Page:Revue des Deux Mondes - 1895 - tome 131.djvu/127

La bibliothèque libre.
Le texte de cette page a été corrigé et est conforme au fac-similé.

Cette idée d’éducation, ces conseils implicites de patience, pardessus tout l’appel à l’altruisme national, fût-il fondé sur la communauté de race, sont insupportables à certains caractères, épris de succès immédiat, local et bruyant. Le reproche d’idéalisme leur est familier ; celui de modérantisme suit de près. Au fond, c’est le tempérament démocrate, instinctivement hostile aux esprits supérieurs, et dont le grand luxe intellectuel est l’intransigeance. Ce luxe éblouit quelquefois, surtout quand il est affiché par un doctrinaire. Le doctrinaire s’est rencontré en Croatie, figure de second plan à laquelle on ne saurait contester, d’ailleurs, ni l’actualité, ni le relief.
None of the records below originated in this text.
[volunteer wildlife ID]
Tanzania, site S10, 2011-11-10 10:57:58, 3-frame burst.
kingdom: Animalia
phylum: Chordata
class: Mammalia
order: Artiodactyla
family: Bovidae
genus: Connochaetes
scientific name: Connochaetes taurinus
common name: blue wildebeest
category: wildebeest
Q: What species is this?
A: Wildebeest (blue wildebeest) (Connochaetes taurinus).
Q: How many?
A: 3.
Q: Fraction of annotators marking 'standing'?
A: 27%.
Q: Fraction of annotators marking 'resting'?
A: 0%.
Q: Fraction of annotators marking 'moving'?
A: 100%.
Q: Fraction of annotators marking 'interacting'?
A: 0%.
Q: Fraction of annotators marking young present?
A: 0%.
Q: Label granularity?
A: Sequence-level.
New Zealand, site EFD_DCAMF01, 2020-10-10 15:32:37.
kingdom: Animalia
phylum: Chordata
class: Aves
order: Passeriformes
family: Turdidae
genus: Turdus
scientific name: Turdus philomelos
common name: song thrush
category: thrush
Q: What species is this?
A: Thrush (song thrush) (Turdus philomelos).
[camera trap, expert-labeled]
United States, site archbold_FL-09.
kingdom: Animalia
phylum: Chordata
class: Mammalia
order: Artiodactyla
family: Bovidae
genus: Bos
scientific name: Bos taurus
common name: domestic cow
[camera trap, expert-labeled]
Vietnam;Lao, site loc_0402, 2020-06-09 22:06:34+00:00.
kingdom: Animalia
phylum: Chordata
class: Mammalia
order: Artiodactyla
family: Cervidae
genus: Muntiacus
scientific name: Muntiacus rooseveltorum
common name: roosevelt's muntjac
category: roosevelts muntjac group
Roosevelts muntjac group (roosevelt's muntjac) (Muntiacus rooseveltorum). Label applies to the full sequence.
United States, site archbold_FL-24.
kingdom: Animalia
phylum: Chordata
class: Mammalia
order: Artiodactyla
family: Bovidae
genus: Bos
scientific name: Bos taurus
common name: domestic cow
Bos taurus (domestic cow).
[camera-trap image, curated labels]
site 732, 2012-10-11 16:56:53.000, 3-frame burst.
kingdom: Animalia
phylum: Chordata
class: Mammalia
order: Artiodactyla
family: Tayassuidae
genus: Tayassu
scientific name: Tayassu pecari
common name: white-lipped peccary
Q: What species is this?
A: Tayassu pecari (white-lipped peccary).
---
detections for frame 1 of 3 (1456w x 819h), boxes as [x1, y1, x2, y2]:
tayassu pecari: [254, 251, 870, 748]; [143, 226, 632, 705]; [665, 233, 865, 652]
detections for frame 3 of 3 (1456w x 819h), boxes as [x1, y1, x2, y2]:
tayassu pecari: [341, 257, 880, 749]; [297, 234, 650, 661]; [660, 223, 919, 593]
C’est Antoine Starcevic, qui s’est haussé au rang de rival politique de Strossmaier et presque à celui de chef de l’opposition.

Antoine Starcevic est docteur en philosophie, et même philosophe à sa manière. Il habite, à Agram, un quatrième étage, presque une mansarde, vit retiré, parle rarement, et suit, depuis trente ans, son idée fixe, en des écrits d’une véhémence rugueuse. Ses allures l’ont fait comparera Diogène ; son esprit de conspirateur prudent à Mazzini. Du moins, personne ne lui reproche de n’avoir pas mis d’accord ses principes et sa conduite. Il n’a jamais cherché ni fonction ni faveur. Il a créé un dogme et s’y tient. Personnellement peu porté à l’action, il la suscite. Idéaliste dans son genre, — son programme en fait foi, — il méprise pourtant avec ostentation l’illyrisme de Gaj et le jugo-slavisme de Strossmaier, le jugo-slavisme surtout, car il est l’adversaire acharné des Serbes. Au point de vue extérieur, il a placé successivement ses sympathies sur tous les adversaires de l’Autriche. Son journal Hrvatska (Croatie), qui fit jadis la cour à Napoléon III, est à présent russophile.

Il est l’âme du « parti du Droit » qui ne comptait que cinq députés à la Diète de 1861, ne fut représenté par personne de 1868 à 1875, et absorbe aujourd’hui presque toutes les forces actives de l’opposition. Ce parti, appelé plus communément radical ou starcevicien, réclame pour la Croatie un traitement identique à celui que la Hongrie a obtenu pour elle-même, sur la base de l’autonomie intégrale, à l’union personnelle près, étant bien entendu, par ailleurs, que le « royaume croate » s’étendra à tous les pays jugo-slaves de la monarchie, soit : la Dalmatie, l’Istrie, une partie de la Carniole, la Bosnie et l’Herzégovine. Ainsi élargie, la Croatie devient, en effet, une puissance, d’au moins six millions d’habitans, comprenant — sauf Trieste — tout le littoral austro-hongrois, et dont il m ; reste plus qu’à fixer la capitale : Agram ou Serajevo.